Read War Factory: Transformations Book Two Online

Authors: Neal Aher

Tags: #War Factory

Cvorn moved off the port, but not too far away from it, because that tightness inside had turned into deep organ-crushing ache. He felt very tired and found himself losing the thread of his thoughts, his aug responding to his mind with irrelevant data and old memories. He looked around. What was happening with the weapons? What was he doing? Forgetting the disposal port, he walked over to his controls and peered at the array of hexagonal screens. They were scrolling all sorts of rubbish—also in response to his mental confusion. Suddenly a convulsion wracked him and his mandibles extended straight out. It hit him again, then again, saliva pouring in a stream from his gullet. Then a great fountain of half-digested reaverfish and green bile shot out between his mandibles, spattering all over the screens, chunks thudding to the floor and soupy fluids running into pit controls.

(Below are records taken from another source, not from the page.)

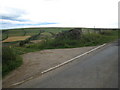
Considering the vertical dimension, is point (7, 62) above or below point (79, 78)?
above

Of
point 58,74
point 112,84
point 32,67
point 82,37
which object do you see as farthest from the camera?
point 82,37

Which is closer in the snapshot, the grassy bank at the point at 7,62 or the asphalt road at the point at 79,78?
the asphalt road at the point at 79,78

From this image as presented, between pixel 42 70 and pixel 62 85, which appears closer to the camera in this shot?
pixel 62 85

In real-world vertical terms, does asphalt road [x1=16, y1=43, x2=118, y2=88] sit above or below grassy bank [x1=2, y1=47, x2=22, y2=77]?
below

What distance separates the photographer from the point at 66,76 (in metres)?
5.89

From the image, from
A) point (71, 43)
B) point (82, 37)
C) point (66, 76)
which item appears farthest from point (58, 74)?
point (82, 37)

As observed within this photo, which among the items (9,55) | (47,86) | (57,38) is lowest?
(47,86)

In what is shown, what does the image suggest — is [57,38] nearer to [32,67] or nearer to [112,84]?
[32,67]

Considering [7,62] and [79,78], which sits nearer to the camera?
[79,78]

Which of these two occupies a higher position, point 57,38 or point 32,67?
point 57,38

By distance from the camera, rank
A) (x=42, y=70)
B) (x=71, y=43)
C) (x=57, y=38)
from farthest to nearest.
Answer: (x=57, y=38)
(x=71, y=43)
(x=42, y=70)

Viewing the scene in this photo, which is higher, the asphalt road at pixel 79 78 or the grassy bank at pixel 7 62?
the grassy bank at pixel 7 62

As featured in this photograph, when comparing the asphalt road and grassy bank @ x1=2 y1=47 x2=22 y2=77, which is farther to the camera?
grassy bank @ x1=2 y1=47 x2=22 y2=77

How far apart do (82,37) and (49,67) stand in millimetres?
10394
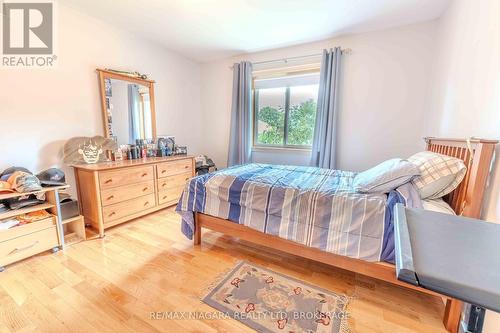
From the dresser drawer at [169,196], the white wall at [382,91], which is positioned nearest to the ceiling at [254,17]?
the white wall at [382,91]

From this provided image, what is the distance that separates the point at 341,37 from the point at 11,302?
4.11 meters

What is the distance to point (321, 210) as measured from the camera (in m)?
1.57

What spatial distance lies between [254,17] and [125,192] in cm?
249

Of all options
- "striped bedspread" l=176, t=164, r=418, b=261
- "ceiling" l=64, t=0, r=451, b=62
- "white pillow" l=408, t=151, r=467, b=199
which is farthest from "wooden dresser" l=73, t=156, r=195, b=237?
"white pillow" l=408, t=151, r=467, b=199

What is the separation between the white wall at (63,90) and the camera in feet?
6.68

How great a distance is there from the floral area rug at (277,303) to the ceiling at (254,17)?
2.58 meters

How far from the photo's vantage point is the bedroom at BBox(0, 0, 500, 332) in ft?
4.51

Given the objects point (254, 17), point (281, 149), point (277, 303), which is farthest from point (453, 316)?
point (254, 17)

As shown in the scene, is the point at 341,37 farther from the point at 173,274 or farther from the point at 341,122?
the point at 173,274

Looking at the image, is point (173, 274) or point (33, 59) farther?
point (33, 59)

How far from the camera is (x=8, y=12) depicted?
1.98 metres

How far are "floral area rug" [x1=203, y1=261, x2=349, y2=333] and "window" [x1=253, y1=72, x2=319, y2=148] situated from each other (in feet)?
7.28

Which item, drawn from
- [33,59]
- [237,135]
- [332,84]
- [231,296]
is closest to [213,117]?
[237,135]

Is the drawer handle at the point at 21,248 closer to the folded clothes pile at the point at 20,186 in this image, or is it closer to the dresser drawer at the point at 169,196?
the folded clothes pile at the point at 20,186
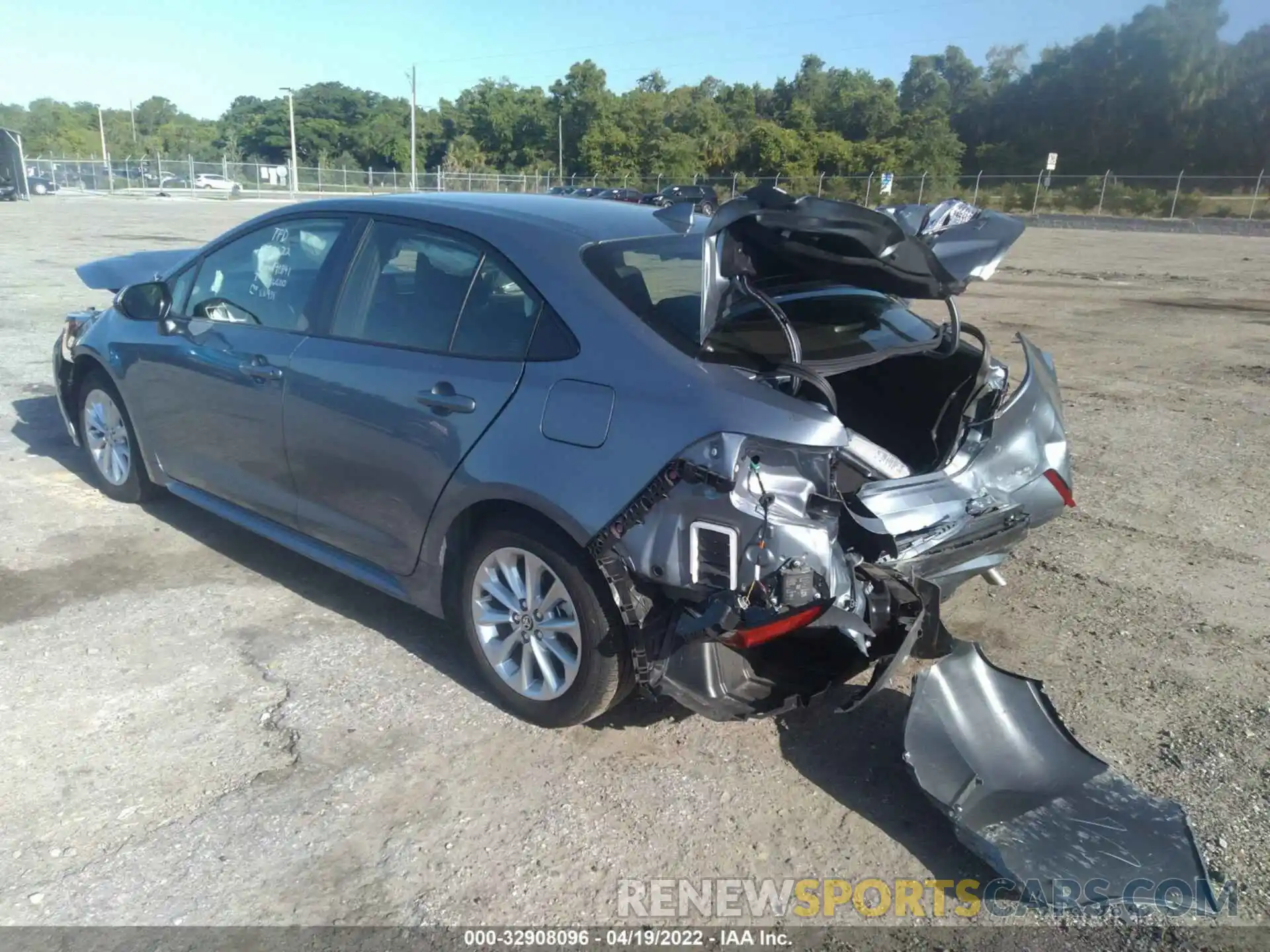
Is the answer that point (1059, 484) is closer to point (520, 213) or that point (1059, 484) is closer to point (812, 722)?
point (812, 722)

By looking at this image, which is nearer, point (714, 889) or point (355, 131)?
point (714, 889)

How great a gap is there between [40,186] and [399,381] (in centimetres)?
5095

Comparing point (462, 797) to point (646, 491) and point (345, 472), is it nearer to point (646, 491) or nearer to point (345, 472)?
point (646, 491)

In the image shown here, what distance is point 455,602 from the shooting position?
375cm

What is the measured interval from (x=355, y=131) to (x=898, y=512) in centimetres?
9647

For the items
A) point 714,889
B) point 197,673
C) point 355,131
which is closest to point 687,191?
point 197,673

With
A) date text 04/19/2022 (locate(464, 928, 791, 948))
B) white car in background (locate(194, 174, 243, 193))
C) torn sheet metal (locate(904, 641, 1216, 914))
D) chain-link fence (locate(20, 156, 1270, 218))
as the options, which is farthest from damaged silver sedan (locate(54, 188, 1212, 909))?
white car in background (locate(194, 174, 243, 193))

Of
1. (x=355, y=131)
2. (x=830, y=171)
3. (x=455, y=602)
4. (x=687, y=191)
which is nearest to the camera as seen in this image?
(x=455, y=602)

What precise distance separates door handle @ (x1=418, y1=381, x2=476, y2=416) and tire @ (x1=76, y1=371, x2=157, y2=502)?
8.33 feet

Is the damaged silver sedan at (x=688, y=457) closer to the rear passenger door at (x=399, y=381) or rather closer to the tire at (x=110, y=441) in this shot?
the rear passenger door at (x=399, y=381)

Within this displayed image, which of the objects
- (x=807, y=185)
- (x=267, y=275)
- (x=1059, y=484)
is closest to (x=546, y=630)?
(x=1059, y=484)

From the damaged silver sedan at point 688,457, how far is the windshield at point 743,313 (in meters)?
0.01

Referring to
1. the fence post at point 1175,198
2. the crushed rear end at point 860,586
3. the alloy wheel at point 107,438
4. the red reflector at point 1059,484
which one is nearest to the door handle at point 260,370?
the alloy wheel at point 107,438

Another convulsion hit, spraying more of the mess over those controls as Cvorn backed away. Next he lowered his front end to point his mouthparts at the floor, green bile dripping from his burning gullet. That tight pain was still inside but easing a little, and yellow excrement dripped from his half-open anus.

Cvorn was now able to think more clearly. He had been foolish. The hormones in the air and the recent mating had made him forget one important thing. He might have prosthetic limbs and new sexual organs, but everything else inside him was very old, including his digestive system.

THE BROCKLE

Earth Central had not entirely accepted the Brockle’s convoluted explanation for why it had not put Ikbal and Martina aboard the single-ship. And it had said that their agreement must end if the two were not on the next ship to leave. Meanwhile, the Brockle had learned some more about Penny Royal.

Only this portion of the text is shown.